## REQUEST
Can you quote exactly the stretch of lines from the one with "At what distance is" through the final line of the material, both ends included?

--

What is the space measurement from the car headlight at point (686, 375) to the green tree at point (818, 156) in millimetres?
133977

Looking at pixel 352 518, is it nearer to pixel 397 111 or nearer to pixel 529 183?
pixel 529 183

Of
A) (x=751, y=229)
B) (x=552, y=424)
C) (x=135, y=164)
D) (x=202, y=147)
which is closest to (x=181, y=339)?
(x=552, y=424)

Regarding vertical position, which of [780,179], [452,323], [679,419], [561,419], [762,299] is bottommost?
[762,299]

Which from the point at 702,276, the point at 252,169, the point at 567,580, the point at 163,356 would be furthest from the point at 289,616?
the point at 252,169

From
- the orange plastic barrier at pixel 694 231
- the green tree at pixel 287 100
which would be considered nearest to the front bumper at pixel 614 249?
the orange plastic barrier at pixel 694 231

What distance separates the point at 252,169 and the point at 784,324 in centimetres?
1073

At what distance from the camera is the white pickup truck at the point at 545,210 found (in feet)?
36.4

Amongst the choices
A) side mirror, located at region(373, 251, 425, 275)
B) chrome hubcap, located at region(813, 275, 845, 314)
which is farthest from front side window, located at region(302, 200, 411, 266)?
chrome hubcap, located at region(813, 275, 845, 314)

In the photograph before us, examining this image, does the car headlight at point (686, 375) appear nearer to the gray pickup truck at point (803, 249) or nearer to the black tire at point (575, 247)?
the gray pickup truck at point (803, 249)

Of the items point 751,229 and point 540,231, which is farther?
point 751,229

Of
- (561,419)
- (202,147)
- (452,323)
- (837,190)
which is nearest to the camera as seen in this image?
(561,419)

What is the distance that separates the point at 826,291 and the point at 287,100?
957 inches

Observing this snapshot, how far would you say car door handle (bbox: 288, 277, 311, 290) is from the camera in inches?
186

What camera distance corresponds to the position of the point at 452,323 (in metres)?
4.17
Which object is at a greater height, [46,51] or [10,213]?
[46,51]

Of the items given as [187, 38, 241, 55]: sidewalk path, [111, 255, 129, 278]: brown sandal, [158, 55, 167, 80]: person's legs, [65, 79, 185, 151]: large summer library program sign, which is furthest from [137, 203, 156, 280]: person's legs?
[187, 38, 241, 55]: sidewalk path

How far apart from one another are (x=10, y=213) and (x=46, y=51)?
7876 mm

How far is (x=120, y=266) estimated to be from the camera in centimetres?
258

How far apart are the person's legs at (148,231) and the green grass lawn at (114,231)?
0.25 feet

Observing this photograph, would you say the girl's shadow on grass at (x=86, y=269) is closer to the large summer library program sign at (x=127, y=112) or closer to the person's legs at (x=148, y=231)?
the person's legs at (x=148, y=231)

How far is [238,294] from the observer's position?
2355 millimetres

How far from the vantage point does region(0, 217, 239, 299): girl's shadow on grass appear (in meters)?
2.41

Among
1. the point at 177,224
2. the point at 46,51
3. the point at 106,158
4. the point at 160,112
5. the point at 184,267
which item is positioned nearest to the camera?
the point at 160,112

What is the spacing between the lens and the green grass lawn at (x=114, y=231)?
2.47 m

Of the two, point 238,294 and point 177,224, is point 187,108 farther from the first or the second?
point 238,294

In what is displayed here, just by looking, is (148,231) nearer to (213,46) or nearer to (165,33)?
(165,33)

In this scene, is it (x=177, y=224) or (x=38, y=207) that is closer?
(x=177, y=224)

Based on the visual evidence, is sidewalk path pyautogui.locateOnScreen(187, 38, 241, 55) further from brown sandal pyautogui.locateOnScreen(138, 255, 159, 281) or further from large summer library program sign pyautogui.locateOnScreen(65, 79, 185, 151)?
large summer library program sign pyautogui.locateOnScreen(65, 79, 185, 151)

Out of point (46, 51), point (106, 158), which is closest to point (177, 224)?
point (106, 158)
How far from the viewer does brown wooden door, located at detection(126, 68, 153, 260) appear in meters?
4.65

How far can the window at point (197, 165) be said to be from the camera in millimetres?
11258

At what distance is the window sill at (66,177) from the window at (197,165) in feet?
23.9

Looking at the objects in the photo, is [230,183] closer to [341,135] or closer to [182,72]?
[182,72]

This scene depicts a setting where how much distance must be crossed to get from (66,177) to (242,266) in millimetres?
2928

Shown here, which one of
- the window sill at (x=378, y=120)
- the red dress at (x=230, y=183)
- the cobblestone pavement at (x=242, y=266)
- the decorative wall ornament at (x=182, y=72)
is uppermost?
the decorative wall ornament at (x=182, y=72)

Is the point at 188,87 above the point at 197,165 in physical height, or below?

--

## FINISHED ANSWER
At what distance is the window sill at (66,177) from the window at (197,165) in feet?
23.9

Looking at the objects in the photo, is [230,183] closer to [341,135] or closer to [182,72]?
[182,72]

This scene depicts a setting where how much distance must be crossed to get from (66,177) to (242,266) in millimetres?
2928

Shown here, which one of
- the window sill at (x=378, y=120)
- the red dress at (x=230, y=183)
- the cobblestone pavement at (x=242, y=266)
- the decorative wall ornament at (x=182, y=72)
is uppermost?
the decorative wall ornament at (x=182, y=72)

Is the point at 188,87 above the point at 197,165 in physical height, or below?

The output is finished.